The Postmortems We Wrote But Never Acted On

We ran blameless postmortems after every incident. We wrote detailed action items with owners and deadlines. Six months later, 78% of those items were still open — and the same incidents kept happening.


Earlier this year I worked with a team that had, on paper, one of the best incident response processes I'd seen. Dedicated Slack channels per incident. A rotating incident commander role. Blameless postmortem within 48 hours. Detailed write-ups in Notion with timelines, root cause analysis, and action items assigned to specific engineers with due dates.

They also had the same database connection pool exhaustion incident three times in four months.

The Shelf of Good Intentions

When I audited their postmortem documents — 34 of them spanning the previous six months — a pattern jumped out immediately. The write-ups were thorough. The root cause analysis was usually correct. The action items were specific and reasonable. But when I cross-referenced those action items against what had actually been done, the numbers were grim.

Out of 126 total action items across those 34 postmortems, 98 were still open. That's a 22% completion rate. The median age of an open item was 47 days. Some had been sitting untouched for five months.

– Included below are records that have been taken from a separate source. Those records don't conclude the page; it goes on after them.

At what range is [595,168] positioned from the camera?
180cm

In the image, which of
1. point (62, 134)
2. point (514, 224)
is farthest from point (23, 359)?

The team wasn't lazy. Their sprint velocity was solid. They shipped features on schedule. They just never got around to the postmortem work because it was always less urgent than whatever the product team needed next.

Why the System Failed

I spent a week digging into why these items rotted. Three causes kept surfacing.

Action items went into a different system than sprint work. Postmortem items lived in Notion. Sprint work lived in Jira. Engineers planned their weeks from Jira. Nobody opened the Notion doc again after the postmortem meeting ended. The action items existed in a parallel universe that had no intersection with how work actually got prioritized.

No escalation path. When an action item's due date passed, nothing happened. No notification, no standup mention, no manager follow-up. The due dates were aspirational, not operational. I asked one engineer about an item assigned to them eight weeks prior — they'd genuinely forgotten it existed.

The items were too big. "Implement circuit breakers across all external service calls" is a project, not a task. It sat in the backlog because nobody could justify pulling it into a sprint alongside feature work. Meanwhile, the narrower version — add a circuit breaker to the payment gateway call that actually caused the outage — would have taken half a day.

Warning

If a postmortem action item can't be finished in a single sprint, it's not an action item. It's a project proposal wearing an action item's clothes.

What We Changed

The fixes were boring. No new tools. No expensive incident management platform. Just process adjustments that made the existing work visible.

First, we moved action items into Jira. Every postmortem action item became a ticket, tagged with an incident-followup label, linked to the postmortem document. This meant they showed up in backlog grooming, sprint planning, and the team's velocity metrics. They were no longer invisible.

Second, we added a weekly digest. Every Monday, a simple script queried Jira for open incident-followup tickets and posted a summary to the team's Slack channel. Just the ticket title, assignee, and age in days. No shaming, no commentary. But suddenly everyone could see that Sarah's connection pool fix had been open for 23 days, and that created enough social pressure to get it prioritized.

Third, we right-sized the items. During each postmortem, I pushed back on any action item that couldn't be completed within two weeks. "Implement circuit breakers everywhere" became "add a circuit breaker to the payment service client with a 5-second timeout and fallback to cached response." The big systemic improvements got written up as separate proposals that went through the normal planning process — not disguised as postmortem follow-ups.

Fourth, we gave the engineering manager veto power over sprint scope. If the team had more than three open incident follow-up items, the EM could pull a lower-priority feature story to make room. This was the hardest change to land because the product team pushed back, but one conversation made it click: I showed them the three identical connection pool incidents and asked how much engineering time the repeated pages, investigation, and customer communication had cost. The answer was roughly 40 engineer-hours. The fix was an 8-hour task that had been deprioritized three sprints in a row.

Three Months Later

The completion rate went from 22% to 81%. More importantly, the repeat incident rate dropped. Over the following quarter, they had zero incidents that traced back to a known, previously-identified root cause. They still had new incidents — that's unavoidable — but they stopped having the same ones.

The median time from postmortem to action item completion went from "never" to 9 days.

I won't pretend this was revolutionary. None of these ideas are new. But that's kind of the point. The team didn't lack knowledge about incident management best practices. They had read the Google SRE book. They knew what blameless postmortems were supposed to look like. The failure wasn't in the postmortem itself — it was in the gap between writing down what should change and actually changing it.

The Uncomfortable Part

Here's what I keep thinking about after this engagement. Postmortems have become a ritual in our industry. We perform them because good engineering teams are supposed to. But a postmortem that generates action items nobody completes is worse than no postmortem at all — it creates an illusion of learning while the same failure modes sit dormant, waiting.

The real test of an incident response culture isn't whether you write postmortems. It's whether you can look at last quarter's action items and honestly say most of them are done. If you've never checked, that might be worth an uncomfortable afternoon with a spreadsheet.